Permanecieron sentados y silenciosos por unos momentos, ambos un poco incómodos por la forma en que había ido desarrollándose la conversación y el giro de la misma. Horton apuró el brandy y dejó la copa a un lado. Blake alargó la mano hacia la botella.

Horton denegó con la cabeza.

—No, gracias. Tengo que irme ya. Pero antes de irme, debo hacerle una pregunta. ¿Qué espera usted descubrir por ahí en el espacio? ¿Qué es lo que sabe ya?

—Por lo que concierne a lo que esperamos saber, no tengo la menor idea. Y respecto a lo que sabemos… pues un montón de cosas que añadir a la nada.

—¿Ninguna idea? ¿Ninguna pauta a seguir para comenzar?

—Hay solo una indicación. No demasiado definida; pero la hay.
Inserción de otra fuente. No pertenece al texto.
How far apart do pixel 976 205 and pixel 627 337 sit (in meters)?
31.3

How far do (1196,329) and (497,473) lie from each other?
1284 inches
Una mente universal.

—¿Se refiere usted a una mente que rige el Universo… que pulsa los diferentes botones de todo el mecanismo cósmico?

—Puede ser —repuso Blake—. Algo parecido a eso.

Horton dejó escapar un suspiro.

—¡Oh, Dios mío! —exclamó.

—Sí, ¡oh, Dios mío!… —repitió Blake, no burlándose; pero muy cerca de la ironía.

Horton se puso en pie bruscamente, un tanto rígido.

—Tengo que irme. Gracias por el trago.

—Senador —le dijo Blake—. Envié un mensaje a Elaine y no ha habido respuesta. Intenté telefonearla.

—Sí, ya lo sé.

—Necesito verla, señor, antes de irme. Hay ciertas cosas que debo decirle y…

—Mr. Blake —dijo Horton—, mi hija no quiere verle.

Blake se levantó y se encaró con el anciano senador.

—Pero ¿cuál es la razón? ¿Puede decirme por qué?

—Pues pienso que, incluso para usted, la razón es bastante obvia.